_AIM OF THE EXERCISE_:
Rewrite the records below, swapping "apricot" for "peach" wherever it occurs and leaving everything else the same.

_GIVEN DATA_:
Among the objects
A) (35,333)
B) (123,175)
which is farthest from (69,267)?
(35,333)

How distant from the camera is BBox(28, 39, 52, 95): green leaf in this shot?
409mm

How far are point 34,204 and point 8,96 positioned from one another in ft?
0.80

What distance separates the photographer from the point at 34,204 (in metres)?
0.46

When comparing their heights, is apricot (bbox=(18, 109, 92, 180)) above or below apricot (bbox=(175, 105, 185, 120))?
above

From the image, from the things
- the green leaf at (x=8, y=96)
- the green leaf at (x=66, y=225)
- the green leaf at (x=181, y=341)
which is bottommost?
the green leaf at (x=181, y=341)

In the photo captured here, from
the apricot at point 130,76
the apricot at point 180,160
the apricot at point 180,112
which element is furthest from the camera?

_WORKED SOLUTION_:
Among the objects
A) (35,333)
B) (123,175)
which is farthest from (69,267)?
(35,333)

How distant from the camera is BBox(28, 39, 52, 95): green leaf in this shot?
409mm

How far are point 34,204 and point 8,96 positioned from one another in ft?
0.80

What distance separates the photographer from the point at 34,204 (in metres)?
0.46

When comparing their heights, is peach (bbox=(18, 109, 92, 180)) above or below peach (bbox=(175, 105, 185, 120))?
above

From the image, from the things
- the green leaf at (x=8, y=96)
- the green leaf at (x=66, y=225)
- the green leaf at (x=181, y=341)
which is bottommost?
the green leaf at (x=181, y=341)

In the photo captured here, from
the peach at point 130,76
the peach at point 180,160
the peach at point 180,112
which element is furthest from the camera?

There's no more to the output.